- Passage shown:
The information contained in this Current Report on Form 8-K shall not constitute a notice of redemption of the 2022 Notes. The redemption is being made solely pursuant to a formal notice of redemption dated October 30, 2017 and delivered to the holders of the 2022 Notes.

A copy of the press release is furnished as Exhibit 99.3 to this Current Report on Form 8-K.

In accordance with General Instruction B.2 of Form 8-K, the information in Item 7.01 and the press releases are deemed to be "furnished" and shall not be deemed "filed" for the purpose of Section 18 of the Securities Exchange Act of 1934, as amended (the "Exchange Act"), or otherwise subject to the liabilities of that section, nor shall such information and Exhibits be deemed incorporated by reference into any filing under the Securities Act of 1933, as amended (the "Securities Act"), or the Exchange Act.

- Exercise goal: Pick up the Form 8-K passage above after its final sentence and keep writing.

- Data excerpt:
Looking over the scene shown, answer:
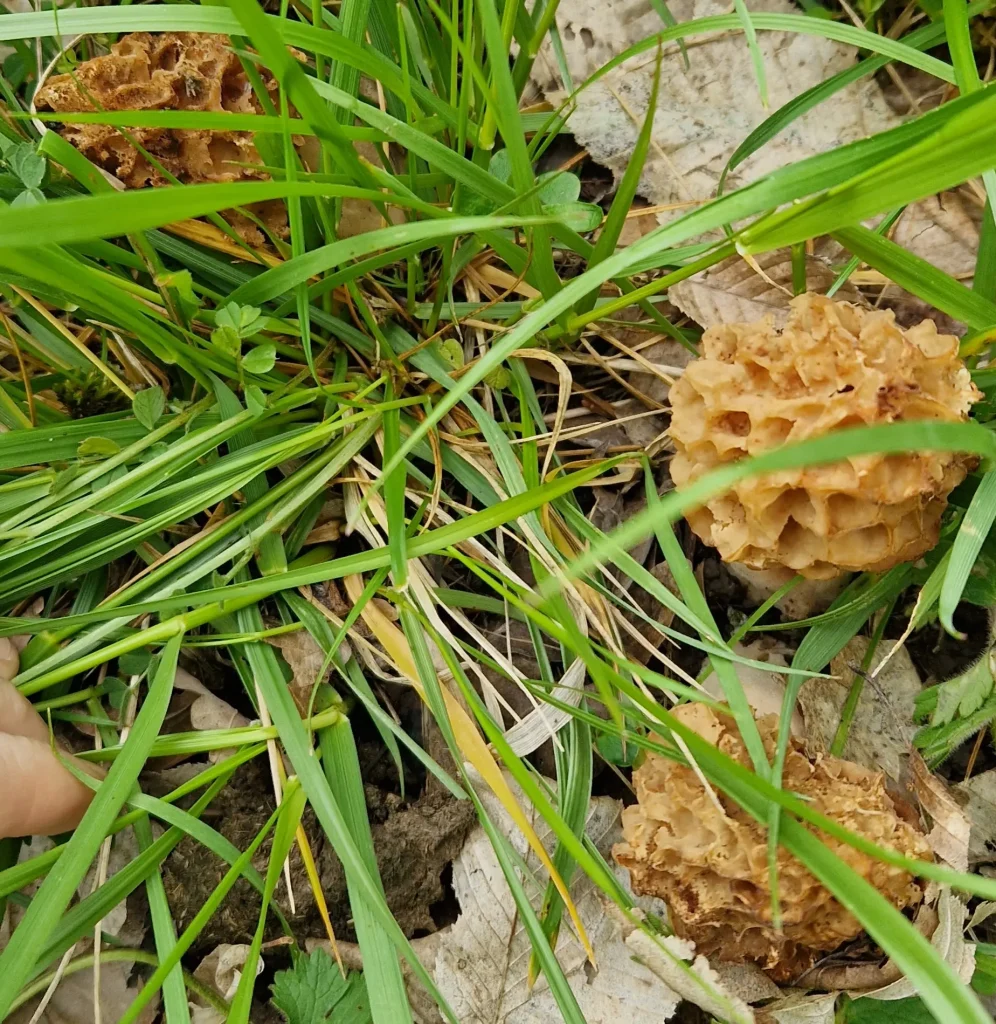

- Exercise output:
This Current Report on Form 8-K and the Exhibits furnished or filed herewith, other than historical financial information, may contain statements that may be deemed to be forward-looking statements within the meaning of Section 27A of the Securities Act and Section 21E of the Exchange Act. Although the Company believes the expectations expressed in such forward-looking statements are based on reasonable assumptions, such statements are not guarantees of future performance, and actual results or developments may differ materially from those in the forward-looking statements. See the Company's Annual Report on Form 10-K for the year ended December 31, 2016 and the Company's other filings with the Securities and Exchange Commission for a discussion of other risks and uncertainties. The Company disclaims any intention or obligation to update or revise any forward-looking statements, whether as a result of new information, future events or otherwise.

Item 9.01. Financial Statements and Exhibits.
 
(b) Pro forma financial information.
The pro forma financial information required by Item 9.01(b) of Form 8-K is filed as Exhibit 99.4 to this Current Report on Form 8-K and incorporated by reference herein.
(d)  Exhibits.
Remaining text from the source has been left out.